Down-converting ultraviolet light using a conductive passivator to enhance the efficiency and stability of perovskite solar cells

Abstract

The significant progress of perovskite solar cells (PSCs) in the past decade has shown enormous potential for industrialization; however, several critical issues such as long-term stability and potential lead leakage still need to be addressed. It is a practical challenge to overcome these issues through one approach. Herein, we introduce an ultraviolet absorbent and conductive passivation agent 4,4′-diaminostilbene-2,2′-disulfonic acid (DSDA) into SnO₂ to down-convert ultraviolet light into visible light and enhance the conductivity of SnO₂, thereby improving the light-stability and performance of PSCs.
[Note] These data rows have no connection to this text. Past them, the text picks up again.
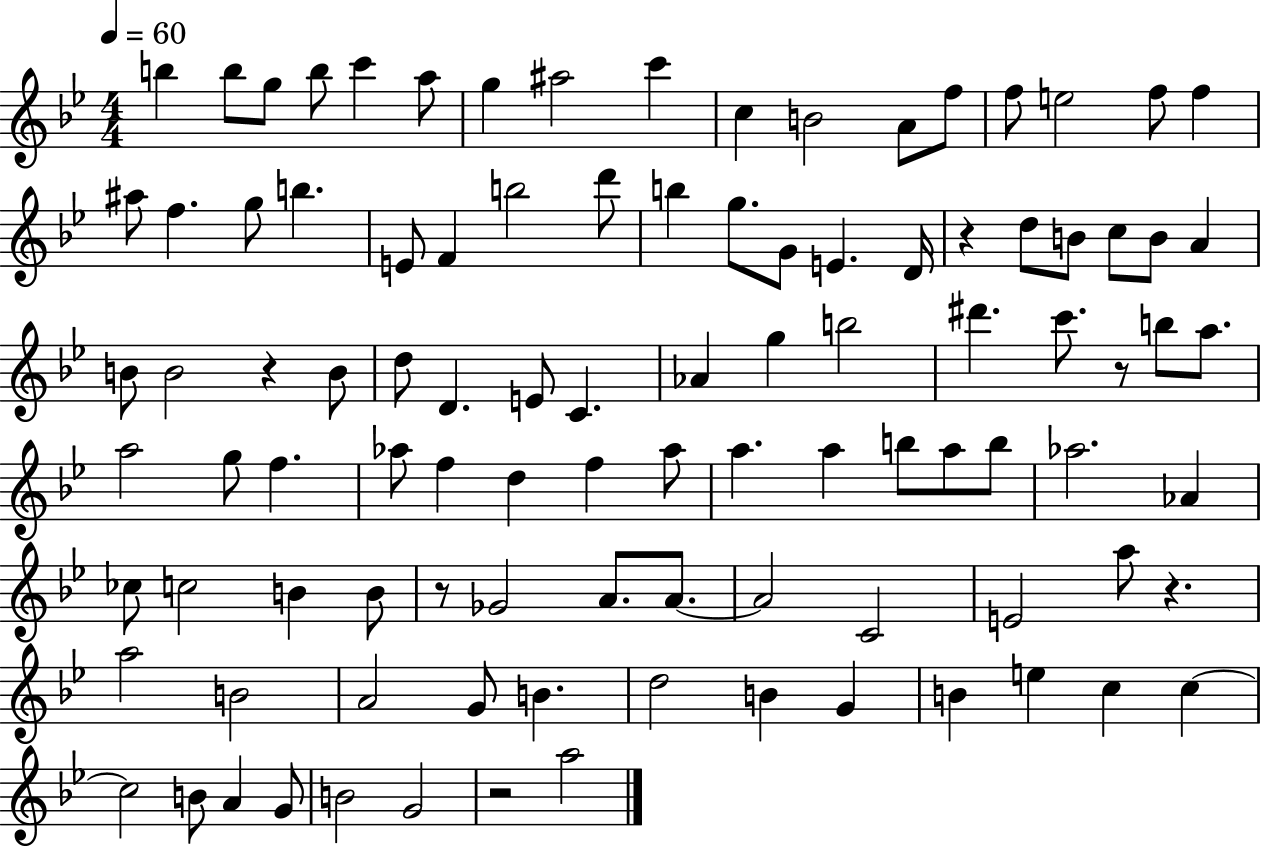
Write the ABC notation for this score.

X:1
T:Untitled
M:4/4
L:1/4
K:Bb
b b/2 g/2 b/2 c' a/2 g ^a2 c' c B2 A/2 f/2 f/2 e2 f/2 f ^a/2 f g/2 b E/2 F b2 d'/2 b g/2 G/2 E D/4 z d/2 B/2 c/2 B/2 A B/2 B2 z B/2 d/2 D E/2 C _A g b2 ^d' c'/2 z/2 b/2 a/2 a2 g/2 f _a/2 f d f _a/2 a a b/2 a/2 b/2 _a2 _A _c/2 c2 B B/2 z/2 _G2 A/2 A/2 A2 C2 E2 a/2 z a2 B2 A2 G/2 B d2 B G B e c c c2 B/2 A G/2 B2 G2 z2 a2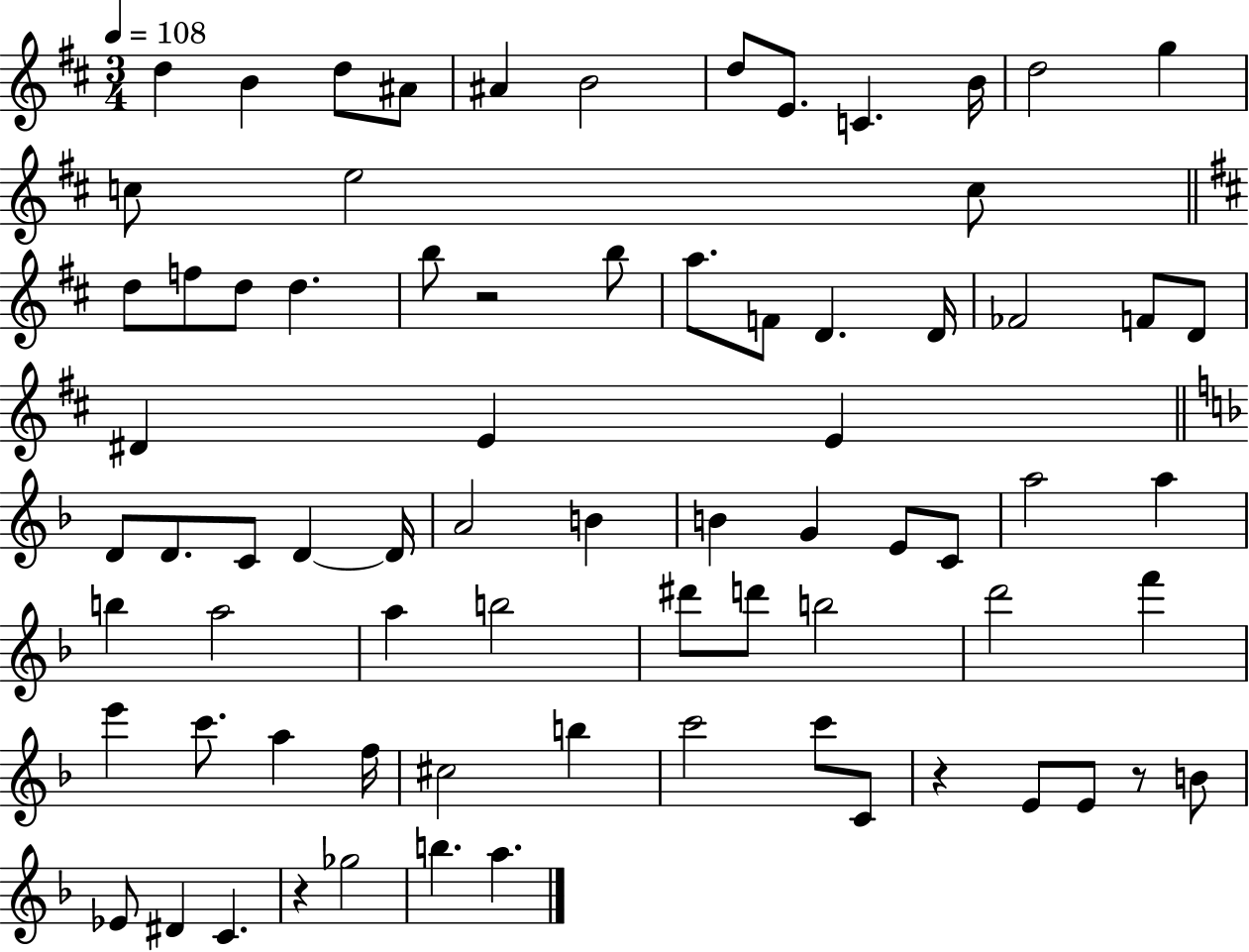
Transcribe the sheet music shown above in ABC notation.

X:1
T:Untitled
M:3/4
L:1/4
K:D
d B d/2 ^A/2 ^A B2 d/2 E/2 C B/4 d2 g c/2 e2 c/2 d/2 f/2 d/2 d b/2 z2 b/2 a/2 F/2 D D/4 _F2 F/2 D/2 ^D E E D/2 D/2 C/2 D D/4 A2 B B G E/2 C/2 a2 a b a2 a b2 ^d'/2 d'/2 b2 d'2 f' e' c'/2 a f/4 ^c2 b c'2 c'/2 C/2 z E/2 E/2 z/2 B/2 _E/2 ^D C z _g2 b a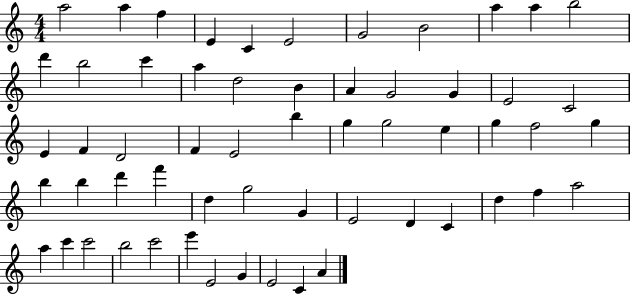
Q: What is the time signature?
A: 4/4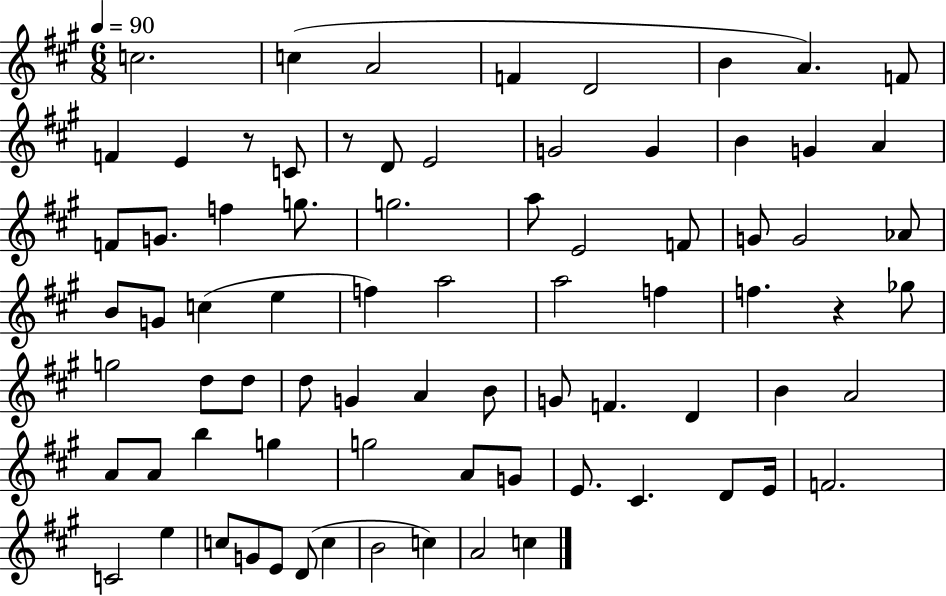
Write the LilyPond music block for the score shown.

{
  \clef treble
  \numericTimeSignature
  \time 6/8
  \key a \major
  \tempo 4 = 90
  c''2. | c''4( a'2 | f'4 d'2 | b'4 a'4.) f'8 | \break f'4 e'4 r8 c'8 | r8 d'8 e'2 | g'2 g'4 | b'4 g'4 a'4 | \break f'8 g'8. f''4 g''8. | g''2. | a''8 e'2 f'8 | g'8 g'2 aes'8 | \break b'8 g'8 c''4( e''4 | f''4) a''2 | a''2 f''4 | f''4. r4 ges''8 | \break g''2 d''8 d''8 | d''8 g'4 a'4 b'8 | g'8 f'4. d'4 | b'4 a'2 | \break a'8 a'8 b''4 g''4 | g''2 a'8 g'8 | e'8. cis'4. d'8 e'16 | f'2. | \break c'2 e''4 | c''8 g'8 e'8 d'8( c''4 | b'2 c''4) | a'2 c''4 | \break \bar "|."
}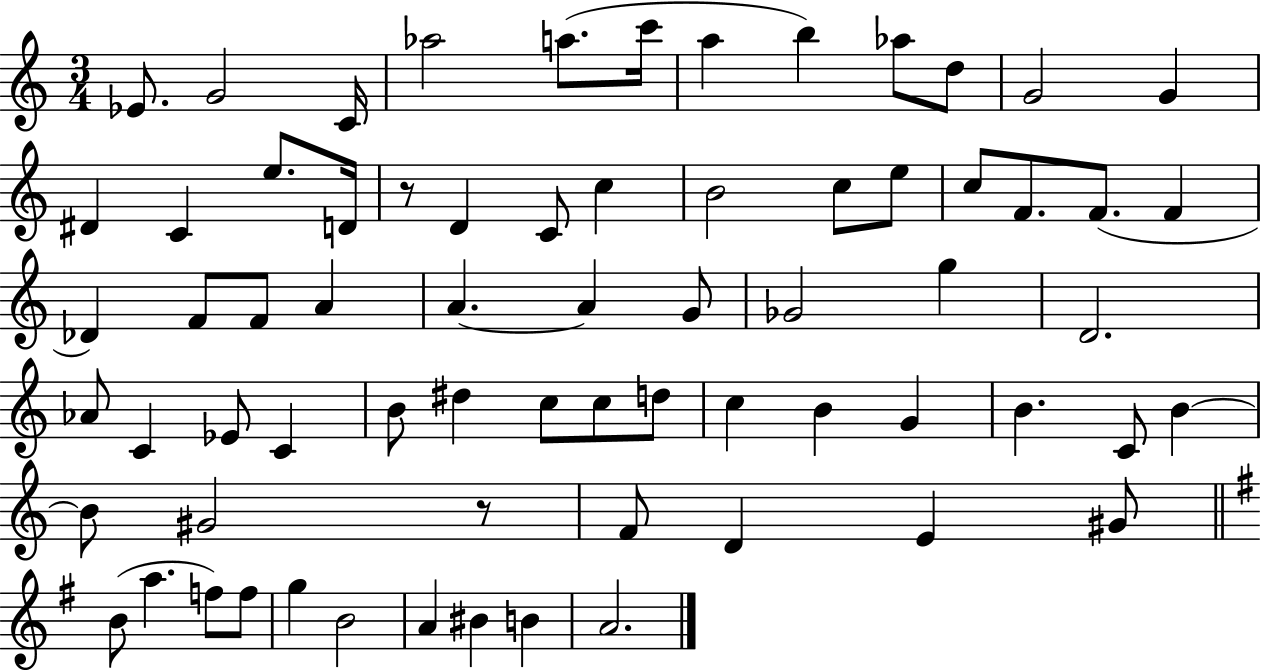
Eb4/e. G4/h C4/s Ab5/h A5/e. C6/s A5/q B5/q Ab5/e D5/e G4/h G4/q D#4/q C4/q E5/e. D4/s R/e D4/q C4/e C5/q B4/h C5/e E5/e C5/e F4/e. F4/e. F4/q Db4/q F4/e F4/e A4/q A4/q. A4/q G4/e Gb4/h G5/q D4/h. Ab4/e C4/q Eb4/e C4/q B4/e D#5/q C5/e C5/e D5/e C5/q B4/q G4/q B4/q. C4/e B4/q B4/e G#4/h R/e F4/e D4/q E4/q G#4/e B4/e A5/q. F5/e F5/e G5/q B4/h A4/q BIS4/q B4/q A4/h.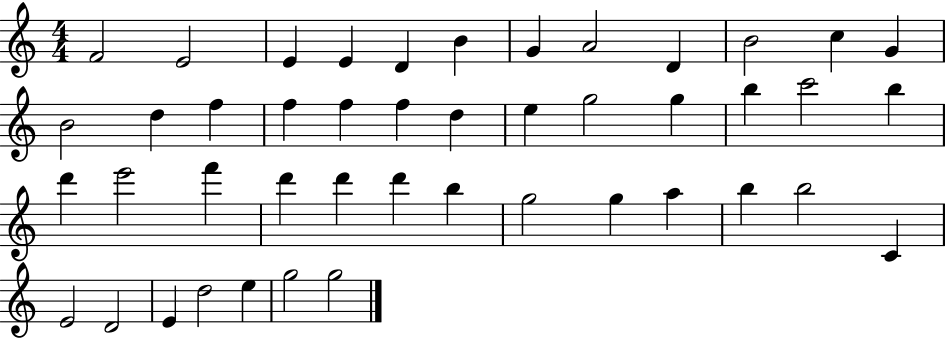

The amphoteric DSDA molecule with four functional groups can also passivate defects on the surface of SnO₂ films, affect the crystal growth of the perovskite layer, and provide in situ protection against lead leakage. Our results show that the power conversion efficiency (PCE) of the PSCs increases evidently from 22.95% to 25.09% owing to the simultaneous enhancement of the photoelectric properties of SnO₂ films and the critical SnO₂/perovskite interfaces by adding DSDA into SnO₂ films. Importantly, the DSDA-optimized PSCs without encapsulation exhibited enhanced operational and UV-light stability, as well as in situ fixation of leaked lead ions. This simultaneous enhancement of both optical and electrical properties of functional layers via adding a multifunctional organic compound provides an efficient strategy to effectively improve the efficiency and long-term stability of PSCs.